>> Start Text to read

As indicated in "A Solid-State Energy Storage Device", published in "The Proceedings of the Power Sources Conference", No. 24, 1970, page 20, and as indicated in "A Solid-State Electrochemical Capacitor" by J. E. Oxley, published as Abstract No. 175 in a source unknown to applicant, of unknown date, the feasibility of constructing such a capacitor (hereinafter referred to as a "supercapacitor"), based on the "double layer capacitance" inherent in an electrode/solid electrolyte interface has been recognized. The first reference mentioned above describes a supercapacitor, on page 20, as one of the type under discussion charged to a voltage below 0.50 volts wherein silver is plated on silver already present in the anode during charging and a layer of electrons is formed on the surface of carbon contained in the cathode during the charging operation.
The second reference mentioned above describes the same supercapacitor cell, being charged to levels in the range from 0.50 volts to 0.65 volts. The same structure in this case is referred to as a "pseudocapacitor" wherein more of the silver is plated onto the anode, and in the cathode a monolayer of iodine ions is postulated to form on the surface of carbon contained in the cathode material. This has the result of increasing the energy storage by a factor of approximately 5 over the energy storage in the same supercapacitor structure if no iodine is being plated onto the cathode. This increase is postulated to result from the decreased dielectric separation.
The electrochemical capacitor disclosed in the above references uses the highly conducting solid electrolyte RbAg.sub.4 I.sub.5. The anode of the basic cell system is composed of silver/RbAg.sub.4 I.sub.5 /carbon. The silver in the anode behaves as an electrode with very high capacitance, because the overvoltage necessary to plate silver on silver is very low.
At potentials between 0.50 volts and 0.66 volts, the RbAg.sub.4 I.sub.5 is oxidized to form a monolayer of iodine at the carbon/electrolyte interface in the electrolyte contained in the cathode.
At applied potentials below 0.50 volts, the charge is stored as electrons on the surface of the carbon of the cathode. When a potential slightly above this range is imposed on the solid-state cell, the current decays to near zero as the required activity of iodine is established at the carbon/electrolyte surface. Thus, when a voltage in the range of 0.50 volts to 0.65 volts is applied between the cathode and anode, its charging behavior changes and this is termed the "pseudocapacitance" region of the solid-state cell's capacitance characteristic. At potentials greater than 0.66 volts, the electrolyte is decomposed. When the cell is charged into the pseudocapacitance region, the total energy stored in the solid-state cell increases to about 5 times that stored in the double layer region.

>> End Text to read
>> Start Stored records

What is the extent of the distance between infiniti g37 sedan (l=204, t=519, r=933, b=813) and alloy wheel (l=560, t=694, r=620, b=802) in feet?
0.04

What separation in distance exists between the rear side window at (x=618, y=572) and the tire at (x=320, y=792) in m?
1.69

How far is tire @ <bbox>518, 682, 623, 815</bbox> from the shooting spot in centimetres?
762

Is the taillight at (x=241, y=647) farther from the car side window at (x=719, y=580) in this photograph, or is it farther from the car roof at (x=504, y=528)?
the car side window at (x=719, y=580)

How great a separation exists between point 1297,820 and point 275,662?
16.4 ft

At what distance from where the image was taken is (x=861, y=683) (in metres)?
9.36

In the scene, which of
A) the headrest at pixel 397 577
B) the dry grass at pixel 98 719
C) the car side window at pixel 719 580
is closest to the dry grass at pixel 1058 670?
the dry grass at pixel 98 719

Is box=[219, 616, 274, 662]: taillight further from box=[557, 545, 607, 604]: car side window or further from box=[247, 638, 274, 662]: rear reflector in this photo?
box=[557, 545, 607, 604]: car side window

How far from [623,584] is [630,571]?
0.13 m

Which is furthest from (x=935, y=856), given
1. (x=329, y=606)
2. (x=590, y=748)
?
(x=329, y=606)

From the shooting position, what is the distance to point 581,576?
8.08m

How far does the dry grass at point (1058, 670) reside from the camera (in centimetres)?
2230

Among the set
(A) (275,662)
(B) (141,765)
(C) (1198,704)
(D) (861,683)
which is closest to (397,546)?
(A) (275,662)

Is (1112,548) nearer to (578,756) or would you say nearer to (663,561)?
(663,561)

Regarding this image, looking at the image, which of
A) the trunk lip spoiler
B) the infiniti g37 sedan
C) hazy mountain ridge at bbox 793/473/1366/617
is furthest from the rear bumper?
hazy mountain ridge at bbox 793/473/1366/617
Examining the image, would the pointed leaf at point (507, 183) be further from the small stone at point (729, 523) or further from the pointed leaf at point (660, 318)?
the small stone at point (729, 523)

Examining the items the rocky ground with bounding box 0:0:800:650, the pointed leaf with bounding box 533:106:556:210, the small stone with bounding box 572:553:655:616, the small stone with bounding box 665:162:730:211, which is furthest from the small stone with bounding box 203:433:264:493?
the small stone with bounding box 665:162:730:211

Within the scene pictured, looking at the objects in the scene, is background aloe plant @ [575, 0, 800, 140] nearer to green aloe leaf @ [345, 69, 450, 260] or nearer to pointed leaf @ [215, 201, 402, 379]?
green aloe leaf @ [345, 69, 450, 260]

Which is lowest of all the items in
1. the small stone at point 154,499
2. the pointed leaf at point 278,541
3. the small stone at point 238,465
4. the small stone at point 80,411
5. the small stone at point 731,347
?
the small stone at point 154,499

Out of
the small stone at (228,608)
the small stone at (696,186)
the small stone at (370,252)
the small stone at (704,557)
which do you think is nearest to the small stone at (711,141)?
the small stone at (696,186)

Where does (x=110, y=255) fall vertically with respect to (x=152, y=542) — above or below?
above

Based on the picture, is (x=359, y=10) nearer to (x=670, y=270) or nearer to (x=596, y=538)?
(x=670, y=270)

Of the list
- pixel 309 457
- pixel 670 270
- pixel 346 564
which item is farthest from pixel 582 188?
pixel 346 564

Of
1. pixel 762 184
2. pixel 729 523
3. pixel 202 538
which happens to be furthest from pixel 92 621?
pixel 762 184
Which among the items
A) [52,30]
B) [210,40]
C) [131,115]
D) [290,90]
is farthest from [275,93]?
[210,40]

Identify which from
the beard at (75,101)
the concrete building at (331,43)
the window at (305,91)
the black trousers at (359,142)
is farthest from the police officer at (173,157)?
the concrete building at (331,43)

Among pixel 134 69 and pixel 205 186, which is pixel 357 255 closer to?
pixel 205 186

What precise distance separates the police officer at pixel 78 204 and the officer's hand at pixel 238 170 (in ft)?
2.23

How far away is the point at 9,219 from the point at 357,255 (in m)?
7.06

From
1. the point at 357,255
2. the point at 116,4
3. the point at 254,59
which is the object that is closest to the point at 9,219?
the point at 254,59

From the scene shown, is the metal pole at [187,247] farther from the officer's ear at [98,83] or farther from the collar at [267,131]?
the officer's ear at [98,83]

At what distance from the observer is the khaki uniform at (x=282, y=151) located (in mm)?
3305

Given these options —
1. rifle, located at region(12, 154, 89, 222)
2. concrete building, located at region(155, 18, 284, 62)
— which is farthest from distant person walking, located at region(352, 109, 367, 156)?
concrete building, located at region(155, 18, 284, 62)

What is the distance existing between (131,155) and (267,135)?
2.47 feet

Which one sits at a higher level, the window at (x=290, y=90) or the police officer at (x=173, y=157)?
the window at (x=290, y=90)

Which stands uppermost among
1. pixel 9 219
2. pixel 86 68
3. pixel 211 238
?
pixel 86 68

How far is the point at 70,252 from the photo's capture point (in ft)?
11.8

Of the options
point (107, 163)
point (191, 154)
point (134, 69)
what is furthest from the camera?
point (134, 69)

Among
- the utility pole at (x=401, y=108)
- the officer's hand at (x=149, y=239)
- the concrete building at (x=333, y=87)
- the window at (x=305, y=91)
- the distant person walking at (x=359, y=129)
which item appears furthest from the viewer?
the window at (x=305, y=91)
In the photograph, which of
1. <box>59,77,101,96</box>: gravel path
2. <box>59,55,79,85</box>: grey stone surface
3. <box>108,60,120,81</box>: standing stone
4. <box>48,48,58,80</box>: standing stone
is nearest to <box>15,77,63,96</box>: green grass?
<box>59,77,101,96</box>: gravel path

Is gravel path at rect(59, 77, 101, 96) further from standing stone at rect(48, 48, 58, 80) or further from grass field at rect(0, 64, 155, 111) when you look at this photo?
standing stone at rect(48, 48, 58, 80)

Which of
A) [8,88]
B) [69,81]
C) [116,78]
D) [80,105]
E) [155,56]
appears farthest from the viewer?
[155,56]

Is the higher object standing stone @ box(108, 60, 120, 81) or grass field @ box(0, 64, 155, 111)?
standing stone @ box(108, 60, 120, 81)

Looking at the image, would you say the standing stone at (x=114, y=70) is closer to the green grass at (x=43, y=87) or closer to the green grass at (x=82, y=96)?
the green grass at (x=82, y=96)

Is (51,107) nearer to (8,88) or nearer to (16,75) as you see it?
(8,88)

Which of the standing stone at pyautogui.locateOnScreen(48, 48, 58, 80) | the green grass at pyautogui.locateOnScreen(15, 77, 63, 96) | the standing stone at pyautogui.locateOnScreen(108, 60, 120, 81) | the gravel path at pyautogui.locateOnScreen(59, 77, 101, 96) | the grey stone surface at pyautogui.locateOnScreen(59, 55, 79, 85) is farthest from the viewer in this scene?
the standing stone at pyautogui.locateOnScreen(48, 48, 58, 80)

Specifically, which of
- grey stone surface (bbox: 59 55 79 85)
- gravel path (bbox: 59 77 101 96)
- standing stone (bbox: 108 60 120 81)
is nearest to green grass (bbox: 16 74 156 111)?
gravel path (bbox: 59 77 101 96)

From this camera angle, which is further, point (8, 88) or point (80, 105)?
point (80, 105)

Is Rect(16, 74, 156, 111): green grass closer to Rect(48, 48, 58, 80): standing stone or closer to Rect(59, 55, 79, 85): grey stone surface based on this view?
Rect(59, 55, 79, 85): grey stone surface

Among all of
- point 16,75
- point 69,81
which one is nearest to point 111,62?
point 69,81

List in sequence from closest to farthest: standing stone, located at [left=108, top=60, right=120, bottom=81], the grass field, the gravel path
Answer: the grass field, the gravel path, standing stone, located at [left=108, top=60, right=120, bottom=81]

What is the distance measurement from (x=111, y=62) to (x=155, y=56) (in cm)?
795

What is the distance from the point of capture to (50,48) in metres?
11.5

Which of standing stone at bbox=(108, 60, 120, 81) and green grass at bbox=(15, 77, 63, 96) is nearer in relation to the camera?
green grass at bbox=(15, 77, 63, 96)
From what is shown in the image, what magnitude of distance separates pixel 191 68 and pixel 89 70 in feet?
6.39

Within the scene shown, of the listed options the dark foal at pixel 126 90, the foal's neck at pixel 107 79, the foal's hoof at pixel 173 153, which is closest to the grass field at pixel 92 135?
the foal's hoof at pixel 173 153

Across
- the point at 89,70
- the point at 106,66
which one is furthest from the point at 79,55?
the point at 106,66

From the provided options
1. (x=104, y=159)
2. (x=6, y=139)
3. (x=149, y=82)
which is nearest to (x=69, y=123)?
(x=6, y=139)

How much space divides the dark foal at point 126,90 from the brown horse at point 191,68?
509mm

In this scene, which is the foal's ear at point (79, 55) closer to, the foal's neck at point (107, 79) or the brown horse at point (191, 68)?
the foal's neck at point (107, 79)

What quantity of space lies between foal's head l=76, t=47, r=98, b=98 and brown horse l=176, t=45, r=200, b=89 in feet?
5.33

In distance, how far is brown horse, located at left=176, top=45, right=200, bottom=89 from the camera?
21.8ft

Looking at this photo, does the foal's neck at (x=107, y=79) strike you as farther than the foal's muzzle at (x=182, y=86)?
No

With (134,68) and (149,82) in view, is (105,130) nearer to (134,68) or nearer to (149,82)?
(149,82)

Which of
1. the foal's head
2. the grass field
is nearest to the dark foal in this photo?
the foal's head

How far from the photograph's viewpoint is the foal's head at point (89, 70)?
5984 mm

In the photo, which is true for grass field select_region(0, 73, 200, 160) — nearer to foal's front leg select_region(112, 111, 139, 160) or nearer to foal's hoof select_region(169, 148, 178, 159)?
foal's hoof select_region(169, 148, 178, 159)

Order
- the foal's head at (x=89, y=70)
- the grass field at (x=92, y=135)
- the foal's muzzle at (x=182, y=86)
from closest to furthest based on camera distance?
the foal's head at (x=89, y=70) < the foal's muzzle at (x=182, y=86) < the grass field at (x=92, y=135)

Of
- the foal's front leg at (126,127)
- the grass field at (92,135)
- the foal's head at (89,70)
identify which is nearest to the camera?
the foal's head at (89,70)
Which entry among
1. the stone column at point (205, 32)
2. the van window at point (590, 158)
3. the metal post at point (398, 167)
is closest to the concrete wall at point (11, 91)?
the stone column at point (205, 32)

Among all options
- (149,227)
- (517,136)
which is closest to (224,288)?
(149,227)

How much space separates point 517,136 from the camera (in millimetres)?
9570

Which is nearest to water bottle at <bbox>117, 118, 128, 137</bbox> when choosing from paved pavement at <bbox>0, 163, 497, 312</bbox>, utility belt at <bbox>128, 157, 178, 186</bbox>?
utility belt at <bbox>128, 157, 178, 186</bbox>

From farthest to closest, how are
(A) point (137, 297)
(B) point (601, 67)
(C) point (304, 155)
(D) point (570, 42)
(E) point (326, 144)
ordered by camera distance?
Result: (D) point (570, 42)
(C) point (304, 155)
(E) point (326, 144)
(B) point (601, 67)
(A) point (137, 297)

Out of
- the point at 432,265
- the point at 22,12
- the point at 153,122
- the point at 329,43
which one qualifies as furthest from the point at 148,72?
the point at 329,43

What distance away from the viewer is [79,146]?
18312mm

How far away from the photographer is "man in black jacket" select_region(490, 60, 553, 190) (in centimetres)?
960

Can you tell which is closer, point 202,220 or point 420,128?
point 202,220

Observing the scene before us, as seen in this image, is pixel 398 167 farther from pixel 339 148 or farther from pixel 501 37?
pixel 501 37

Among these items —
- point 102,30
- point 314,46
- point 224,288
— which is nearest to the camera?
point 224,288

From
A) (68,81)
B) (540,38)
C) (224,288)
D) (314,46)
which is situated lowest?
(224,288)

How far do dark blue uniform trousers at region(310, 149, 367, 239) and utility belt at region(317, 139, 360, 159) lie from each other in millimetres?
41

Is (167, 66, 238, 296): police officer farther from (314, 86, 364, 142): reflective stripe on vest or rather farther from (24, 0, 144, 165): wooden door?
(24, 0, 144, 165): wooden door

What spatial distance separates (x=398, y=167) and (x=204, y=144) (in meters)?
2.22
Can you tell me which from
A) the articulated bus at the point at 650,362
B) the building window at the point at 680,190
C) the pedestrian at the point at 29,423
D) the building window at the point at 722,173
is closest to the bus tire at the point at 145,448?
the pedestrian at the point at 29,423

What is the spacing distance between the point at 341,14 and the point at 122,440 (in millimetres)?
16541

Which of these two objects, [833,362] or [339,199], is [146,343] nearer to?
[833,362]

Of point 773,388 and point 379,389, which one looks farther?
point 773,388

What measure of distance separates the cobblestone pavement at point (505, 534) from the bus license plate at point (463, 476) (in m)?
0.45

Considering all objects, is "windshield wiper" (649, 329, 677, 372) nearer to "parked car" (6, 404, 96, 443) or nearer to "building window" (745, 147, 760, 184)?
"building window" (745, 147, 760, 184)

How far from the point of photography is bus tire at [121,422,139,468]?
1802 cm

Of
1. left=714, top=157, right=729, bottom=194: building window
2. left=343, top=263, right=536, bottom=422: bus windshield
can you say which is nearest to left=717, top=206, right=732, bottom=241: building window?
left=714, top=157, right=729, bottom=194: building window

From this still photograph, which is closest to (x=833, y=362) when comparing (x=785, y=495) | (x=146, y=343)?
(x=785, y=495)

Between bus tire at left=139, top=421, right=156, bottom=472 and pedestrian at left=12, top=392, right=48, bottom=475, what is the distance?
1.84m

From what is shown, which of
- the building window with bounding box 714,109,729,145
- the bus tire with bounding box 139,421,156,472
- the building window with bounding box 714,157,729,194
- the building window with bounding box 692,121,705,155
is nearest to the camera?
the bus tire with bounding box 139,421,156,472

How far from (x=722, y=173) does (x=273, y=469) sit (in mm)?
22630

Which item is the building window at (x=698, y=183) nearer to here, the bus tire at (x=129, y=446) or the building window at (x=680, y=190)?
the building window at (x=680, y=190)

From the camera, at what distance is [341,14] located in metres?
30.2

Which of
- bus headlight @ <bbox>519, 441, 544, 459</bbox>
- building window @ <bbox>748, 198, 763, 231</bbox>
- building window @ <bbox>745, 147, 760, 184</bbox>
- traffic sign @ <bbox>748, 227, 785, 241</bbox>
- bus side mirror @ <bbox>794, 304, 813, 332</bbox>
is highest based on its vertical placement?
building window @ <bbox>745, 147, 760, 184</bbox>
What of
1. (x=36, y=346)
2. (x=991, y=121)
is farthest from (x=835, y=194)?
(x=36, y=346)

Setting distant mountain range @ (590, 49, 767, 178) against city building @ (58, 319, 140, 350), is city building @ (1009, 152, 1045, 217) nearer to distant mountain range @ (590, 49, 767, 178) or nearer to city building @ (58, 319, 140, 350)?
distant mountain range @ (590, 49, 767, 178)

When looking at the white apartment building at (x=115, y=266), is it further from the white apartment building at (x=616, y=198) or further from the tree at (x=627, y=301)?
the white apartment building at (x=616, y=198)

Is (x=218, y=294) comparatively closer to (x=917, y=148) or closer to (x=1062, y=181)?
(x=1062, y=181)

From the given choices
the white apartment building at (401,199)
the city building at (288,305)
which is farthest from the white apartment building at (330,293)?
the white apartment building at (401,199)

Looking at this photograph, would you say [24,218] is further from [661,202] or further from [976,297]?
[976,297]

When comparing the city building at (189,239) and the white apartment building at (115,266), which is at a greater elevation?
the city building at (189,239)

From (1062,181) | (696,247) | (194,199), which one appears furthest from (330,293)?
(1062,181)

>> End Stored records

Brief A:
From the passage on solid-state supercapacitors above, extract the portion from "The second reference" up to and including "decreased dielectric separation.".
Brief B:
In the passage on solid-state supercapacitors, what happens to the electrolyte at potentials greater than 0.66 volts?
Brief C:
Carry on the passage on solid-state supercapacitors from the point where it stops.

Response A:
The second reference mentioned above describes the same supercapacitor cell, being charged to levels in the range from 0.50 volts to 0.65 volts. The same structure in this case is referred to as a "pseudocapacitor" wherein more of the silver is plated onto the anode, and in the cathode a monolayer of iodine ions is postulated to form on the surface of carbon contained in the cathode material. This has the result of increasing the energy storage by a factor of approximately 5 over the energy storage in the same supercapacitor structure if no iodine is being plated onto the cathode. This increase is postulated to result from the decreased dielectric separation.

Response B:
The electrolyte is decomposed.

Response C:
Before describing the present invention, it will be helpful to better understand the details of the closest prior art. In the prior art structure shown in FIG. 1, capacitor 1 has an anode 2 composed of activated carbon, silver and RbAg.sub.4 I.sub.5. Anode 2 is connected by a conductor 3 to a negative voltage. Anode 2 abuts a solid dielectric 4 composed of pure RbAg.sub.4 I.sub.5. The opposite face of solid electrolyte 4 contacts a cathode 5 composed of activated carbon and RbAg.sub.4 I.sub.5. In prior art capacitor 1, the material of anode 2, solid electrolyte 4, and cathode 5 all include approximately one to two percent uniformly distributed LEXAN plastic material which serves as a binder for the particles of carbon and RbAg.sub.4 I.sub.5 of which capacitor 1 is composed. Capacitor 1 of FIG. 1 is referred to as a "polar" structure because the anode and cathode are separately composed as described above for a specific polarity.
A problem with use of a plastic binder such as LEXAN in capacitor 1 is that it appears to encourage growth of silver dendrites from the anode to the cathode. FIG. 1A illustrates growth of such silver dendrites, which cause capacitor failure by short circuiting the anode and the cathode together.
If a constant charging current is supplied into positive cathode conductor 6, the voltage across capacitor 1 has the characteristic shown in segment 30A of FIG. 2. The voltage rises as indicated by segment 30A up to 0.50 volts. In the past, a number of workers have charged capacitor 1 to a voltage greater than 0.50 volts, thus adding the pseudocapacitor function. Segment 30A designates what is referred to herein as the "double layer" operating region of capacitor 1 and segment 30B is referred to herein as the "pseudocapacitor" operating region.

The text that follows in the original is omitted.